[Start of section]

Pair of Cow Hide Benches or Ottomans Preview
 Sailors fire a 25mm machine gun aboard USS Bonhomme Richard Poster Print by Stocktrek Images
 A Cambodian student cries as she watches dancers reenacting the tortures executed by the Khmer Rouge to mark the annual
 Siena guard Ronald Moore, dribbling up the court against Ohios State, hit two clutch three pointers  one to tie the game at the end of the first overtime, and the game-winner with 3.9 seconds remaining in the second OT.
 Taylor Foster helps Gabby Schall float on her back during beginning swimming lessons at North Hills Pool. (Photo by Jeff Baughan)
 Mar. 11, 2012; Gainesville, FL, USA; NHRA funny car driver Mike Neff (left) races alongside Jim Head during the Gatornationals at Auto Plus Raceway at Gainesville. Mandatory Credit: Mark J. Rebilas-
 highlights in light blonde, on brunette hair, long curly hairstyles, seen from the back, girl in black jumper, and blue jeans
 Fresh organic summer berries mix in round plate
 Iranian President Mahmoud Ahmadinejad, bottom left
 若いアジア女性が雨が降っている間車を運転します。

[End of section]

• _WORK INSTRUCTION_: Starting with the first line, give back the whole listing exactly.

• _RESPONSE_:
Pair of Cow Hide Benches or Ottomans Preview
 Sailors fire a 25mm machine gun aboard USS Bonhomme Richard Poster Print by Stocktrek Images
 A Cambodian student cries as she watches dancers reenacting the tortures executed by the Khmer Rouge to mark the annual
 Siena guard Ronald Moore, dribbling up the court against Ohios State, hit two clutch three pointers  one to tie the game at the end of the first overtime, and the game-winner with 3.9 seconds remaining in the second OT.
 Taylor Foster helps Gabby Schall float on her back during beginning swimming lessons at North Hills Pool. (Photo by Jeff Baughan)
 Mar. 11, 2012; Gainesville, FL, USA; NHRA funny car driver Mike Neff (left) races alongside Jim Head during the Gatornationals at Auto Plus Raceway at Gainesville. Mandatory Credit: Mark J. Rebilas-
 highlights in light blonde, on brunette hair, long curly hairstyles, seen from the back, girl in black jumper, and blue jeans
 Fresh organic summer berries mix in round plate
 Iranian President Mahmoud Ahmadinejad, bottom left
 若いアジア女性が雨が降っている間車を運転します。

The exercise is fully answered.